It’s a natural response to gawk at disaster, smashed cars, burning houses, crime-scene tape going up by the flashing lights of police cars. As Thurgood Marshall said, “I love peace, but I adore a riot.” And it’s true, right up until the disaster is your own.
Getting Burned
I remember watching things burn.
Dad would wake us up to go see.
The California Fruit Market fire
cleared out the corner by the bridge,
then the Baptist Church burned ,
sparks flying up like prayers,
the roaring as the steeple fell.
Fires beautiful and fires terrible –
winter fires, a fairyland of icicles,
summer fires hot on the face like
midnight sun, red firelit steam
and smoke rising.
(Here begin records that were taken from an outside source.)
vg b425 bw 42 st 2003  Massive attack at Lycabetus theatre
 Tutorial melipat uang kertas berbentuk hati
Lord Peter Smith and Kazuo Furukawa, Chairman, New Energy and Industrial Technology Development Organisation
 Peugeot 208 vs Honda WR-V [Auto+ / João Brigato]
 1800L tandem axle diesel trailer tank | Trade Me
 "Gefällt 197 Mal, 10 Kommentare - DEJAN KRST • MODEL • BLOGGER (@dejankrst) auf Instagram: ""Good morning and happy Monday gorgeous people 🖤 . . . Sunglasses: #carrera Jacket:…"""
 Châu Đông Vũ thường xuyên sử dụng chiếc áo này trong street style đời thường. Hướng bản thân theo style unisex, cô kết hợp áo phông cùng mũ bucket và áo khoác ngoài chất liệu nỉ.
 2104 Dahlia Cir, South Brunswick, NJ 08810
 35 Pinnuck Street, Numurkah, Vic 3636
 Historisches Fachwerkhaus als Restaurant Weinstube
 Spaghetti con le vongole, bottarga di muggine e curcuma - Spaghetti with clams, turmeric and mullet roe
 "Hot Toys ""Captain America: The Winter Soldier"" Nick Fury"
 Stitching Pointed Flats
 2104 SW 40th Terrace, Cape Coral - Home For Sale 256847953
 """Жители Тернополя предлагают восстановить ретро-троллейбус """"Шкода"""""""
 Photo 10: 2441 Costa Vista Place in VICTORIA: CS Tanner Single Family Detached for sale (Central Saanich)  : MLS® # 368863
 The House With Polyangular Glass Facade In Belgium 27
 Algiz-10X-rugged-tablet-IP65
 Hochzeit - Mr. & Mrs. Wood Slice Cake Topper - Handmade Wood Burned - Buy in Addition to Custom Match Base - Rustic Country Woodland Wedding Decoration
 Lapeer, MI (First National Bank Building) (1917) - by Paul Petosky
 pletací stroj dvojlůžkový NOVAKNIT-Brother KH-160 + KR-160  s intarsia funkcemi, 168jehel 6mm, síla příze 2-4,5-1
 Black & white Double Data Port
But then what
burned was mine: the phone said,
“Get to town. The printshop’s on fire.”
Having seen fire from the other side,
what I recall are smells, burned plastic,
charcoal, mildewed paper and cloth,
water rank with leached mortar lime.
I smell it still, opening a book saved
from the debris. It will never fade.
How loath I am to go back inside.
Note: unpublished draft
Wonder if Betsy covered that fire for the Courier?
Betsy May well have photographed this fire for the Courier. She started as a proofreader in 1976, promoted to part time reporter in 1977, and named editor in 1982.